Daily life challenges and art

To anchor their metrics against the canon, the researchers analyzed two expressionist works: Pollock’s Number 14 and Max Ernst’s Young Man Intrigued by the Flight of a Non-Euclidean Fly.

Ernst’s fractal dimensions fell squarely within the children’s distribution, possibly because his pendulum method dampened the natural variability of freehand movement.

Pollock’s values landed within the adult distribution but nudged toward the children’s range, which the authors point out aligns with discussions of his limited biomechanical balance late in his career.

“Art-historical discussions of Pollock’s limited biomechanical balance serve as a reminder that conditions that present challenges in aspects of our daily lives can lead to magnificent achievements in art,” Taylor said.

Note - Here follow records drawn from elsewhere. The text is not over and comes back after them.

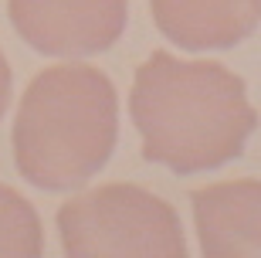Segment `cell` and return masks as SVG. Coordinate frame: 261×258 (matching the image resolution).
I'll return each mask as SVG.
<instances>
[{
	"instance_id": "1",
	"label": "cell",
	"mask_w": 261,
	"mask_h": 258,
	"mask_svg": "<svg viewBox=\"0 0 261 258\" xmlns=\"http://www.w3.org/2000/svg\"><path fill=\"white\" fill-rule=\"evenodd\" d=\"M129 115L143 136V160L180 177L238 160L258 129L241 75L221 61H184L170 51H153L136 68Z\"/></svg>"
},
{
	"instance_id": "2",
	"label": "cell",
	"mask_w": 261,
	"mask_h": 258,
	"mask_svg": "<svg viewBox=\"0 0 261 258\" xmlns=\"http://www.w3.org/2000/svg\"><path fill=\"white\" fill-rule=\"evenodd\" d=\"M116 139V85L85 61L41 68L20 96L10 133L17 173L41 191L88 183L109 163Z\"/></svg>"
},
{
	"instance_id": "3",
	"label": "cell",
	"mask_w": 261,
	"mask_h": 258,
	"mask_svg": "<svg viewBox=\"0 0 261 258\" xmlns=\"http://www.w3.org/2000/svg\"><path fill=\"white\" fill-rule=\"evenodd\" d=\"M55 221L68 255H187L173 204L139 183H106L78 194L61 204Z\"/></svg>"
},
{
	"instance_id": "4",
	"label": "cell",
	"mask_w": 261,
	"mask_h": 258,
	"mask_svg": "<svg viewBox=\"0 0 261 258\" xmlns=\"http://www.w3.org/2000/svg\"><path fill=\"white\" fill-rule=\"evenodd\" d=\"M7 17L28 48L85 58L109 51L126 34L129 0H7Z\"/></svg>"
},
{
	"instance_id": "5",
	"label": "cell",
	"mask_w": 261,
	"mask_h": 258,
	"mask_svg": "<svg viewBox=\"0 0 261 258\" xmlns=\"http://www.w3.org/2000/svg\"><path fill=\"white\" fill-rule=\"evenodd\" d=\"M207 258L261 255V180H224L190 194Z\"/></svg>"
},
{
	"instance_id": "6",
	"label": "cell",
	"mask_w": 261,
	"mask_h": 258,
	"mask_svg": "<svg viewBox=\"0 0 261 258\" xmlns=\"http://www.w3.org/2000/svg\"><path fill=\"white\" fill-rule=\"evenodd\" d=\"M166 41L184 51L234 48L261 24V0H149Z\"/></svg>"
},
{
	"instance_id": "7",
	"label": "cell",
	"mask_w": 261,
	"mask_h": 258,
	"mask_svg": "<svg viewBox=\"0 0 261 258\" xmlns=\"http://www.w3.org/2000/svg\"><path fill=\"white\" fill-rule=\"evenodd\" d=\"M44 251V228L34 204L14 187L0 183V255L34 258Z\"/></svg>"
},
{
	"instance_id": "8",
	"label": "cell",
	"mask_w": 261,
	"mask_h": 258,
	"mask_svg": "<svg viewBox=\"0 0 261 258\" xmlns=\"http://www.w3.org/2000/svg\"><path fill=\"white\" fill-rule=\"evenodd\" d=\"M7 102H10V65L4 58V51H0V119L7 112Z\"/></svg>"
}]
</instances>
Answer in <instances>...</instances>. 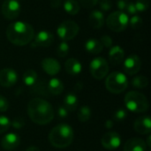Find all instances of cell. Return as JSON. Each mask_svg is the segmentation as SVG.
<instances>
[{
	"instance_id": "1",
	"label": "cell",
	"mask_w": 151,
	"mask_h": 151,
	"mask_svg": "<svg viewBox=\"0 0 151 151\" xmlns=\"http://www.w3.org/2000/svg\"><path fill=\"white\" fill-rule=\"evenodd\" d=\"M27 114L37 125H47L54 119L52 105L44 99L34 98L27 104Z\"/></svg>"
},
{
	"instance_id": "2",
	"label": "cell",
	"mask_w": 151,
	"mask_h": 151,
	"mask_svg": "<svg viewBox=\"0 0 151 151\" xmlns=\"http://www.w3.org/2000/svg\"><path fill=\"white\" fill-rule=\"evenodd\" d=\"M6 37L11 43L16 46H24L32 42L35 37V30L27 22L15 21L8 25Z\"/></svg>"
},
{
	"instance_id": "3",
	"label": "cell",
	"mask_w": 151,
	"mask_h": 151,
	"mask_svg": "<svg viewBox=\"0 0 151 151\" xmlns=\"http://www.w3.org/2000/svg\"><path fill=\"white\" fill-rule=\"evenodd\" d=\"M74 133L72 127L67 124H59L52 128L49 134L50 144L57 149H65L71 145Z\"/></svg>"
},
{
	"instance_id": "4",
	"label": "cell",
	"mask_w": 151,
	"mask_h": 151,
	"mask_svg": "<svg viewBox=\"0 0 151 151\" xmlns=\"http://www.w3.org/2000/svg\"><path fill=\"white\" fill-rule=\"evenodd\" d=\"M126 107L135 113H142L149 110L147 97L138 91H130L125 96Z\"/></svg>"
},
{
	"instance_id": "5",
	"label": "cell",
	"mask_w": 151,
	"mask_h": 151,
	"mask_svg": "<svg viewBox=\"0 0 151 151\" xmlns=\"http://www.w3.org/2000/svg\"><path fill=\"white\" fill-rule=\"evenodd\" d=\"M128 81L127 76L120 72L110 73L105 81L106 89L112 94H120L127 88Z\"/></svg>"
},
{
	"instance_id": "6",
	"label": "cell",
	"mask_w": 151,
	"mask_h": 151,
	"mask_svg": "<svg viewBox=\"0 0 151 151\" xmlns=\"http://www.w3.org/2000/svg\"><path fill=\"white\" fill-rule=\"evenodd\" d=\"M107 27L112 32L119 33L127 27L129 24L128 15L123 12H111L105 20Z\"/></svg>"
},
{
	"instance_id": "7",
	"label": "cell",
	"mask_w": 151,
	"mask_h": 151,
	"mask_svg": "<svg viewBox=\"0 0 151 151\" xmlns=\"http://www.w3.org/2000/svg\"><path fill=\"white\" fill-rule=\"evenodd\" d=\"M80 31L78 24L71 19L64 20L59 24L57 29V34L58 37L63 42H67L75 38Z\"/></svg>"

The bigger artistic meaning

The upshot isn’t merely that statistics can often tell a preschooler’s pour from a college student’s. It’s that the geometry of drips – how dense, how varied, how gappy – tracks the mover behind the movement, and taps into aesthetic preferences shaped by nature’s fractal regularities.

That offers a concrete bridge between motor control, pattern formation, and the viewer’s experience.

It also hints at therapeutic potential. Fractal-rich visuals have been linked to stress reduction. Understanding which pattern features feel most “fluent” to our brains could guide design in clinics, classrooms, and public spaces.

Next frontiers in pattern science

New directions of research will branch out in several ways. The team plans to capture artists’ kinematics in real time. They also aim to map how different pouring tools – brushes, syringes, and pendulums – shape fractal and lacunarity signatures.

Future work will test viewer responses to child-like versus adult-like pour structures across cultures and ages, and it will analyze a broader range of modern and contemporary works.

The broader question – what makes art “art” – won’t be settled by equations. But this study adds a sharp instrument to the toolbox. It shows how the physics of motion imprints on the canvas and how our visual system, honed by a fractal world, responds.

The study is published in the journal Frontiers in Physics.